Task details | In full and without alteration, copy the listing.

Data listing |
____
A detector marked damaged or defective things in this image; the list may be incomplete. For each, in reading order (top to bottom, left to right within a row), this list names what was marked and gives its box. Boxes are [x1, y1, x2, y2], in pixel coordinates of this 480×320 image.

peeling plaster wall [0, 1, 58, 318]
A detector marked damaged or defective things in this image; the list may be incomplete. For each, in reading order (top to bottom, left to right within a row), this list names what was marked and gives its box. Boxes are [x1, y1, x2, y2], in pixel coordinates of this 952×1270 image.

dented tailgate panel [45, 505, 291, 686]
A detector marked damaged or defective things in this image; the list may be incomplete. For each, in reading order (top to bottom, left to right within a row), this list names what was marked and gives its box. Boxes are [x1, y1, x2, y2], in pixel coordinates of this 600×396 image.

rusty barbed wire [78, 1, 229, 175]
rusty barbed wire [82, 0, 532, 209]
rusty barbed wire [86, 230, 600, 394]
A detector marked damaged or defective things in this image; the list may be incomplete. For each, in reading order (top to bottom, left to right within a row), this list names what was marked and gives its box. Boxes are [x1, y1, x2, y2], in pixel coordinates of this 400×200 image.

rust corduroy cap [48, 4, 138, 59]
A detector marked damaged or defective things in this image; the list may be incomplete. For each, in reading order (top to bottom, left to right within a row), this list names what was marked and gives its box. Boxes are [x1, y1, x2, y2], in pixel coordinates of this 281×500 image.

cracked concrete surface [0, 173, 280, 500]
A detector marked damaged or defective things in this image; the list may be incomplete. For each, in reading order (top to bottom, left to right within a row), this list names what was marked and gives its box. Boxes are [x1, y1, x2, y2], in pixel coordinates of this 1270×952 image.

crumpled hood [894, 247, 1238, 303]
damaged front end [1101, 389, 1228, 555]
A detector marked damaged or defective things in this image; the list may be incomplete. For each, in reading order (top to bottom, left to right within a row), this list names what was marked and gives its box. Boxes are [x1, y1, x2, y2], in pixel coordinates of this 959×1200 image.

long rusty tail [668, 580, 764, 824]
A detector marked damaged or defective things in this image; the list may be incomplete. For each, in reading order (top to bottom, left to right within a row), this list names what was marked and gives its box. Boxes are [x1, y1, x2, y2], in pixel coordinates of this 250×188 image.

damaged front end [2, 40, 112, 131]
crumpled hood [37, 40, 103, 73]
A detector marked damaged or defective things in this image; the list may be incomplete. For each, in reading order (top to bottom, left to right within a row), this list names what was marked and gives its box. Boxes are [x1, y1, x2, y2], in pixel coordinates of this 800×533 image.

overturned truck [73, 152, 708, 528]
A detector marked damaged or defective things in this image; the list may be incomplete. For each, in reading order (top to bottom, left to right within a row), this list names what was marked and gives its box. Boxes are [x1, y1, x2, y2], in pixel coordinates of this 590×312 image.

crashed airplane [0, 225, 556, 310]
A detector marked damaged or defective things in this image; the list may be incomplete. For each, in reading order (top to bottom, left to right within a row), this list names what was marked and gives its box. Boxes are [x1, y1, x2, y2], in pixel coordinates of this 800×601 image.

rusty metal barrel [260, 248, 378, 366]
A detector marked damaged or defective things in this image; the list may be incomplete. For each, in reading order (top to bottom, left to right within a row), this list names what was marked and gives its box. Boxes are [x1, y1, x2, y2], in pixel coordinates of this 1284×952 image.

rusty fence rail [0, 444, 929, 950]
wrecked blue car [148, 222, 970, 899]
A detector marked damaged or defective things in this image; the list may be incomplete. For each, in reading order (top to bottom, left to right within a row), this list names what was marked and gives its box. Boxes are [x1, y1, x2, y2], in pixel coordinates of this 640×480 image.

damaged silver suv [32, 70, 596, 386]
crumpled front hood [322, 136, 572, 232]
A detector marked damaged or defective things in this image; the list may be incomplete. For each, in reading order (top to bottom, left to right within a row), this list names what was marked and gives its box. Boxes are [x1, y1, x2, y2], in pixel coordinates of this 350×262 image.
____
Solution for this problem |
A detector marked damaged or defective things in this image; the list may be incomplete. For each, in reading order (top to bottom, left to right within a row), this list names what was marked and gives its box. Boxes are [x1, y1, x2, y2], in pixel coordinates of this 480×320 image.

peeling plaster wall [0, 1, 58, 318]
A detector marked damaged or defective things in this image; the list may be incomplete. For each, in reading order (top to bottom, left to right within a row), this list names what was marked and gives its box. Boxes are [x1, y1, x2, y2], in pixel coordinates of this 952×1270 image.

dented tailgate panel [45, 505, 291, 686]
A detector marked damaged or defective things in this image; the list may be incomplete. For each, in reading order (top to bottom, left to right within a row), this list names what was marked and gives its box. Boxes are [x1, y1, x2, y2], in pixel coordinates of this 600×396 image.

rusty barbed wire [78, 1, 229, 175]
rusty barbed wire [82, 0, 532, 209]
rusty barbed wire [86, 230, 600, 394]
A detector marked damaged or defective things in this image; the list may be incomplete. For each, in reading order (top to bottom, left to right within a row), this list names what was marked and gives its box. Boxes are [x1, y1, x2, y2], in pixel coordinates of this 400×200 image.

rust corduroy cap [48, 4, 138, 59]
A detector marked damaged or defective things in this image; the list may be incomplete. For each, in reading order (top to bottom, left to right within a row), this list names what was marked and gives its box. Boxes are [x1, y1, x2, y2], in pixel coordinates of this 281×500 image.

cracked concrete surface [0, 173, 280, 500]
A detector marked damaged or defective things in this image; the list may be incomplete. For each, in reading order (top to bottom, left to right within a row), this list names what was marked and gives its box. Boxes are [x1, y1, x2, y2], in pixel coordinates of this 1270×952 image.

crumpled hood [894, 247, 1238, 303]
damaged front end [1101, 389, 1228, 555]
A detector marked damaged or defective things in this image; the list may be incomplete. For each, in reading order (top to bottom, left to right within a row), this list names what was marked and gives its box. Boxes are [x1, y1, x2, y2], in pixel coordinates of this 959×1200 image.

long rusty tail [668, 580, 764, 824]
A detector marked damaged or defective things in this image; the list may be incomplete. For each, in reading order (top to bottom, left to right within a row), this list names what was marked and gives its box. Boxes are [x1, y1, x2, y2], in pixel coordinates of this 250×188 image.

damaged front end [2, 40, 112, 131]
crumpled hood [37, 40, 103, 73]
A detector marked damaged or defective things in this image; the list may be incomplete. For each, in reading order (top to bottom, left to right within a row), this list names what was marked and gives its box. Boxes are [x1, y1, x2, y2], in pixel coordinates of this 800×533 image.

overturned truck [73, 152, 708, 528]
A detector marked damaged or defective things in this image; the list may be incomplete. For each, in reading order (top to bottom, left to right within a row), this list names what was marked and gives its box. Boxes are [x1, y1, x2, y2], in pixel coordinates of this 590×312 image.

crashed airplane [0, 225, 556, 310]
A detector marked damaged or defective things in this image; the list may be incomplete. For each, in reading order (top to bottom, left to right within a row), this list names what was marked and gives its box. Boxes are [x1, y1, x2, y2], in pixel coordinates of this 800×601 image.

rusty metal barrel [260, 248, 378, 366]
A detector marked damaged or defective things in this image; the list may be incomplete. For each, in reading order (top to bottom, left to right within a row), this list names what was marked and gives its box. Boxes are [x1, y1, x2, y2], in pixel coordinates of this 1284×952 image.

rusty fence rail [0, 444, 929, 950]
wrecked blue car [148, 222, 970, 899]
A detector marked damaged or defective things in this image; the list may be incomplete. For each, in reading order (top to bottom, left to right within a row), this list names what was marked and gives its box. Boxes are [x1, y1, x2, y2], in pixel coordinates of this 640×480 image.

damaged silver suv [32, 70, 596, 386]
crumpled front hood [322, 136, 572, 232]
A detector marked damaged or defective things in this image; the list may be incomplete. For each, in reading order (top to bottom, left to right within a row), this list names what was marked and gives its box. Boxes are [x1, y1, x2, y2], in pixel coordinates of this 350×262 image.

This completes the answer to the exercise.